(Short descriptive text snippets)
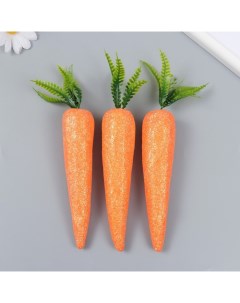 Декор пасхальный Морковки с золотыми блестками набор 3 шт 12 см 3х3х19 см Nobrand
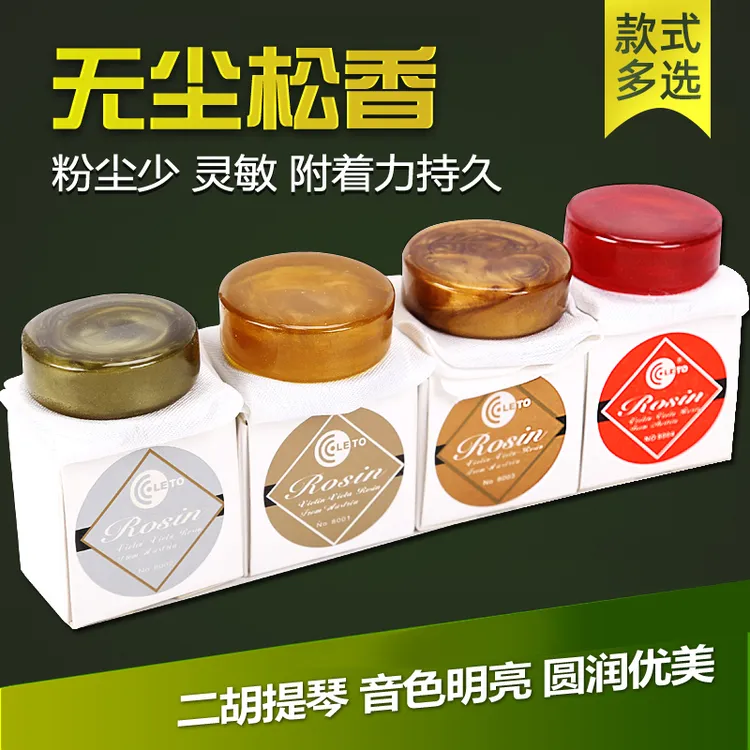 乐童二胡松香大小提琴专用松香板胡拉弦松香块微尘盒装松香德国产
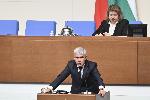 София - Заседание на парламента - обсъждане договор "Боташ"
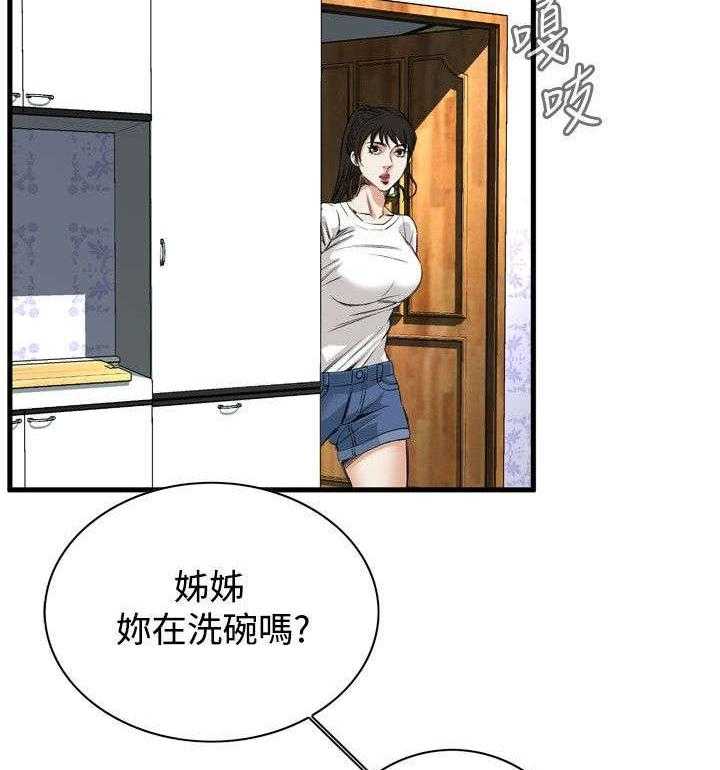 《窥视者2》第13话 13_跟踪 第13页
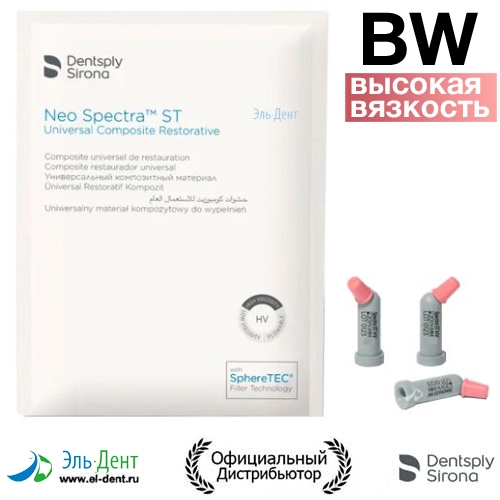 Neo Spectra ST HV (.0,2516 ) . BW, 60701976, Dentsply Sirona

* **Directive**: Can you replace "Nobrand" with "Unbranded" everywhere it appears in the records above, keeping everything else the same and leaving out the pictures?

* **Answer box**:
 Декор пасхальный Морковки с золотыми блестками набор 3 шт 12 см 3х3х19 см Unbranded
 乐童二胡松香大小提琴专用松香板胡拉弦松香块微尘盒装松香德国产
 София - Заседание на парламента - обсъждане договор "Боташ"
 《窥视者2》第13话 13_跟踪 第13页
 Neo Spectra ST HV (.0,2516 ) . BW, 60701976, Dentsply Sirona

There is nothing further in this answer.